Aktuell werden immer mehr Details zur generellen Neuschätzung der landwirtschaftlichen Grundstücke bekannt. Da bei diesen Neuschätzungen nicht nur der Vermögenssteuerwert, sondern auch der Eigenmietwert neu verfügt wird, ist immer von Interesse, wie die Vorgaben dafür festgelegt werden. Bekanntlich liegen die Eigenmietwerte für Wohnraum nach landwirtschaftlichen Grundsätzen geschätzt rund zwei bis drei Mal tiefer als die nichtlandwirtschaftlichen vergleichbaren Werte.

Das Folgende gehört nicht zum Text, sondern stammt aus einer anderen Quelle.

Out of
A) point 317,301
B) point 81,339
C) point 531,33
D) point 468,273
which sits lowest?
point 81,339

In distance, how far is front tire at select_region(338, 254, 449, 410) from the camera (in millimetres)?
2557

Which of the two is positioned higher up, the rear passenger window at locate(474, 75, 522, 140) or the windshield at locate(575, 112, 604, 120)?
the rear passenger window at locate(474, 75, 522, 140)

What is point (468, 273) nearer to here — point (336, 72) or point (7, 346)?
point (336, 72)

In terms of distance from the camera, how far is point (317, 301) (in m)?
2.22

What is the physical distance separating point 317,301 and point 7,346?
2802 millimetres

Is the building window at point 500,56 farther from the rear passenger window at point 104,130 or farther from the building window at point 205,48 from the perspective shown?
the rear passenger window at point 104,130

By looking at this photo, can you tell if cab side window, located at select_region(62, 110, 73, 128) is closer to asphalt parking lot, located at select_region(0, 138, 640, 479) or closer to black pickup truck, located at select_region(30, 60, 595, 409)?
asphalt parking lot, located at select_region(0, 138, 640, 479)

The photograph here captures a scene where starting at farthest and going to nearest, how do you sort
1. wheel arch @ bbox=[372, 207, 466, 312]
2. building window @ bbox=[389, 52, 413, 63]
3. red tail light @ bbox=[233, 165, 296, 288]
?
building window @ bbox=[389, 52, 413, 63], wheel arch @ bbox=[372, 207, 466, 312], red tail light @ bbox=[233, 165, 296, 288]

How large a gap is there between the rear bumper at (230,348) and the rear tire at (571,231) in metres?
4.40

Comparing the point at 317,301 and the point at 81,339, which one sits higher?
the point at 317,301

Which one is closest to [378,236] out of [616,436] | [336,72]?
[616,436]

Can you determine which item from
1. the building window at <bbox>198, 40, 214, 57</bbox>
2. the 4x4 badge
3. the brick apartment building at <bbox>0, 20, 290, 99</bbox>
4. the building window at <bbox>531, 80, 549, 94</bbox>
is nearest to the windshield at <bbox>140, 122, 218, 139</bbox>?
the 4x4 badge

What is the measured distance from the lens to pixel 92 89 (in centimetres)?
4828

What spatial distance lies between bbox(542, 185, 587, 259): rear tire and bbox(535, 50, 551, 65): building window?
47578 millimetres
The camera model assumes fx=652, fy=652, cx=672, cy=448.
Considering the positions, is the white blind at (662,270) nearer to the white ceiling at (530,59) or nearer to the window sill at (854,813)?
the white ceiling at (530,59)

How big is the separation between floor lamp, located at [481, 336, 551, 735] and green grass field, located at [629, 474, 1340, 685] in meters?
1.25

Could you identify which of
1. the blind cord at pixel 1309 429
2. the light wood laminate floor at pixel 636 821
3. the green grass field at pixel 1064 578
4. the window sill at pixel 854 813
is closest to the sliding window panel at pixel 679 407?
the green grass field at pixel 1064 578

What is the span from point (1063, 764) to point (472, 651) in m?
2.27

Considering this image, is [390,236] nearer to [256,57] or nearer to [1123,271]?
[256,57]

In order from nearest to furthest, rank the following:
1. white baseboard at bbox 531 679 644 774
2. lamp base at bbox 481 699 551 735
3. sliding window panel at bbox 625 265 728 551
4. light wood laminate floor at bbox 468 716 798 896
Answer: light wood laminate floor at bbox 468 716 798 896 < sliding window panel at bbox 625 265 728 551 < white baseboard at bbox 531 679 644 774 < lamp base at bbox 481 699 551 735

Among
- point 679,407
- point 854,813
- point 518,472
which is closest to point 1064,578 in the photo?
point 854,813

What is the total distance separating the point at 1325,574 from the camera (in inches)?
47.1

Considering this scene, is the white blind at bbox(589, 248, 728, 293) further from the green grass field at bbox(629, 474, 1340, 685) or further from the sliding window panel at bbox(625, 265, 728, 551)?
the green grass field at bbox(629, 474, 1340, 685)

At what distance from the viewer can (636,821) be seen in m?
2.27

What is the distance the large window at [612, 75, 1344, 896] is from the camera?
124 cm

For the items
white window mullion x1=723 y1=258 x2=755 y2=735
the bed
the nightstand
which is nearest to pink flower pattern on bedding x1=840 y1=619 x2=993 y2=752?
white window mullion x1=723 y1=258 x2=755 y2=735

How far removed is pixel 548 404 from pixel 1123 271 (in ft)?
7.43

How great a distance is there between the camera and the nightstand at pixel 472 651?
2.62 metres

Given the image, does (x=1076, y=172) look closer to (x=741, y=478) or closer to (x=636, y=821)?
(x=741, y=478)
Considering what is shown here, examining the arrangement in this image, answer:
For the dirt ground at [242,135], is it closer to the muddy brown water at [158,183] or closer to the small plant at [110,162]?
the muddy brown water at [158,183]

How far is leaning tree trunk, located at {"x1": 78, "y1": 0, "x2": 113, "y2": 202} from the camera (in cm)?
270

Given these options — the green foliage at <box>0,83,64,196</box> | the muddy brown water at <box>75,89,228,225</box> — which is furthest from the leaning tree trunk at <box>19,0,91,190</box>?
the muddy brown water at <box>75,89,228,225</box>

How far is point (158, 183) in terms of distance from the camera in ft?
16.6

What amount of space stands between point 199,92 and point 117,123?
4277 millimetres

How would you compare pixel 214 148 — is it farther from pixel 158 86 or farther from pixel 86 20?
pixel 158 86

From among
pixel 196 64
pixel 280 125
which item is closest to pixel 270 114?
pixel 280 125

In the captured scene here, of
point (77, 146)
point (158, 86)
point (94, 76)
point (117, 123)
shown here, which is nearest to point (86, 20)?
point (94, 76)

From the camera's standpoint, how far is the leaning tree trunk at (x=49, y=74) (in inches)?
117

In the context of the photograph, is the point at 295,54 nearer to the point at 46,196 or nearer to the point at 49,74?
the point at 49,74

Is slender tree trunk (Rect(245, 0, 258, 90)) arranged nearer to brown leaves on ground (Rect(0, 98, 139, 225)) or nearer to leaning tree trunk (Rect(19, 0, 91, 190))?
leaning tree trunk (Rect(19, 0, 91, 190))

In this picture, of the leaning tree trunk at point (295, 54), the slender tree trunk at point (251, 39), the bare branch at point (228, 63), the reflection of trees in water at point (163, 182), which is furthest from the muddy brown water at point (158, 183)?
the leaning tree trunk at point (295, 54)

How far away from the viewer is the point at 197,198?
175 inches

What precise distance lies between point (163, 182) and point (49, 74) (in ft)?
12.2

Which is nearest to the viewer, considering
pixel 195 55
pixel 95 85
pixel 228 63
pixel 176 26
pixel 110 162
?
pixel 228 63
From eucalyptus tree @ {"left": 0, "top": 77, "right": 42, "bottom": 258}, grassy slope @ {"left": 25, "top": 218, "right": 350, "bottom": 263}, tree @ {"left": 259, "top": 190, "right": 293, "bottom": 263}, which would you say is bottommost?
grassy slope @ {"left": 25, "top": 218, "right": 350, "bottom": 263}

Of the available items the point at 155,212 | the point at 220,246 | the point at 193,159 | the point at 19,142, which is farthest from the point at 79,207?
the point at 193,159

Es ist daher von Bedeutung, welche Vorgaben gestellt werden, um den landwirtschaftlichen Eigenmietwert zu bekommen. Im 2004 hatte ich als damaliger Kommissionspräsident bei der Beratung des heute gültigen Gesetzes über die steueramtliche Schätzung landwirtschaftlicher Grundstücke und Gewerbe mitbekommen, wie die Festlegung dieser Abgrenzung ein Thema war. Damals wurde der Grundsatz festgehalten, dass nur Eigentümer, welche die landwirtschaftliche Liegenschaft mit der Absicht der regelmässigen Gewinnerzielung selber bewirtschaften und denen gemäss eidg. Schätzungsanleitung Normalbedarf an Wohnraum zusteht, Anspruch auf einen landwirtschaftlichen Eigenmietwert erhalten (§ 12 LSchätzG).  Als Grundvoraussetzung für einen landwirtschaftlichen Eigenmietwert muss also Wohnraum als sogenannter Normalbedarf vorhanden sein. Das Privileg des tieferen landwirtschaftlichen Eigenmietwertes war damit begründbar, dass Betriebseigentümer mit landwirtschaftlich geschätztem Wohnraum rechtliche Nachteile aus den Vorgaben des bäuerlichen Bodenrechts hinnehmen müssen, z.B. bei der Finanzierung dieses Wohnraums und durch Einschränkungen durch das Pachtrecht.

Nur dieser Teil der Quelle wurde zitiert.